_Reading text:_
○ ○ ○

As I moved a few things around and told him how much I loved the items he had picked out for the boy, age 11-12, he started talking. With a great amount of excitement and pleasure, he said, “Do you want to know what my theme is for this basket? Well, I am going to tell you about the theme that helped me build this basket.”  He was so proud of what he had come up with: “Dream big! I just think if we are going to dream, we should dream big, and I want him to know that!”  He then explained almost every detail to the basket.  Why he had picked the toys and how they represented his theme.  Then he moved onto the books, how he had read them and had enjoyed them so much.  Each element he joyfully pointed to with a quick explanation as to its relevance; all of them supporting the idea to dream wonderfully big dreams.

It was a tad bit ironic that this young man was speaking to me about dreaming big because I had just read an interesting devotional. In it, it spoke of how God had promised to give the Israelites whatever land their feet walked upon, back in the days before entering the promised land. The devotional pointed out that God’s intention was to give them the breadth and scope of where they were willing to walk, but the promise was dependent on their willingness to actually take the necessary steps. Consequently, they were limited to where their feet were willing to go. It turns out that they never took the full breadth and scope of what was available to them. Where they failed to step, they did not receive. I remember being intrigued by the idea that we may–often limited by fears–take less than God actually intends for us to receive.

As fate would have it, without even looking for it, I came across that Scripture just a few days later.  It was in the book of Joshua.

○ ○ ○

_Extracted entries:_
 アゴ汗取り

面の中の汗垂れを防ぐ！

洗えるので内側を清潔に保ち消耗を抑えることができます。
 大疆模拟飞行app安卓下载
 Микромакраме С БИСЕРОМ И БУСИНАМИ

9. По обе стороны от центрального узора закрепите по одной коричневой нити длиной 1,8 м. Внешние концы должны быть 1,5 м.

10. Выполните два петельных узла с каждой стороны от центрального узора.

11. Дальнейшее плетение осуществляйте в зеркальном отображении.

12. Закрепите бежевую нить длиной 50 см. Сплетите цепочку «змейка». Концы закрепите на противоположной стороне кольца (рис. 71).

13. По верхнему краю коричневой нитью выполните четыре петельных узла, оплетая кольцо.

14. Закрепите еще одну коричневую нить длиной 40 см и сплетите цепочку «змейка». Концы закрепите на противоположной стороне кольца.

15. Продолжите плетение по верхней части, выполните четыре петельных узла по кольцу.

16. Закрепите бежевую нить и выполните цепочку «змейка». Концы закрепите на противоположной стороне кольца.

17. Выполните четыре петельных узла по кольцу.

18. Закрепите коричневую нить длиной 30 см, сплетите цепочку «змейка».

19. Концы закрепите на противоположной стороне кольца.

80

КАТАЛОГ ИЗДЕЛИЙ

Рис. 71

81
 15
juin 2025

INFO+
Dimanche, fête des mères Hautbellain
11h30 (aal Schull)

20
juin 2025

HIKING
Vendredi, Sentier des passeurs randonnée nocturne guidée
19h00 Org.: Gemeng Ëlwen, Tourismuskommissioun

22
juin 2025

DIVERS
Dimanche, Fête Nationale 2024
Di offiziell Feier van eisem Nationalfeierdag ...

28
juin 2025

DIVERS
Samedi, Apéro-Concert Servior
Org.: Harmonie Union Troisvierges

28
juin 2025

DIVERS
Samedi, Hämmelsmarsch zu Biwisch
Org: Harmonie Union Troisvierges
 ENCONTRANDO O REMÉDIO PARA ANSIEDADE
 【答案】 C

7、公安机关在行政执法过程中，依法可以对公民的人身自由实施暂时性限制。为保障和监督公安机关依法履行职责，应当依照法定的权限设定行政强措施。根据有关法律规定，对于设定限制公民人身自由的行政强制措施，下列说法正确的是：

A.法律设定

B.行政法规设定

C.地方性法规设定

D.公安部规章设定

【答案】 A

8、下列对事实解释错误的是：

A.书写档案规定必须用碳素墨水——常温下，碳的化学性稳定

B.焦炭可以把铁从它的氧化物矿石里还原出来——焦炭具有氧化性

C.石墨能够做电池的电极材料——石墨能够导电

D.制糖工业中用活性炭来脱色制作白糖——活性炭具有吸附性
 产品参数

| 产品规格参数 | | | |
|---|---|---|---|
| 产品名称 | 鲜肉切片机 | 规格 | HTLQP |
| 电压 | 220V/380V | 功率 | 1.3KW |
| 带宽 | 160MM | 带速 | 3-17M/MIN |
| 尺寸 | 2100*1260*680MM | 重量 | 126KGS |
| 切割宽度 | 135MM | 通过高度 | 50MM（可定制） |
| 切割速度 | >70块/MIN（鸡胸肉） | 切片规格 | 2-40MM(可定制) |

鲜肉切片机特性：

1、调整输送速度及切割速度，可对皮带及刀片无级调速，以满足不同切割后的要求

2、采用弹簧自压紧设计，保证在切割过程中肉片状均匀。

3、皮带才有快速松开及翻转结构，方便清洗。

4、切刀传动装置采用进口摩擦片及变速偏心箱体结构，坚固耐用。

○ ○ ○

_Work task:_
Echo the passage about the gift basket word for word, from "As I moved a" up to and including "wonderfully big dreams.". The material that accompanies this passage is not required for what is asked here.

_Task solution:_
As I moved a few things around and told him how much I loved the items he had picked out for the boy, age 11-12, he started talking. With a great amount of excitement and pleasure, he said, “Do you want to know what my theme is for this basket? Well, I am going to tell you about the theme that helped me build this basket.”  He was so proud of what he had come up with: “Dream big! I just think if we are going to dream, we should dream big, and I want him to know that!”  He then explained almost every detail to the basket.  Why he had picked the toys and how they represented his theme.  Then he moved onto the books, how he had read them and had enjoyed them so much.  Each element he joyfully pointed to with a quick explanation as to its relevance; all of them supporting the idea to dream wonderfully big dreams.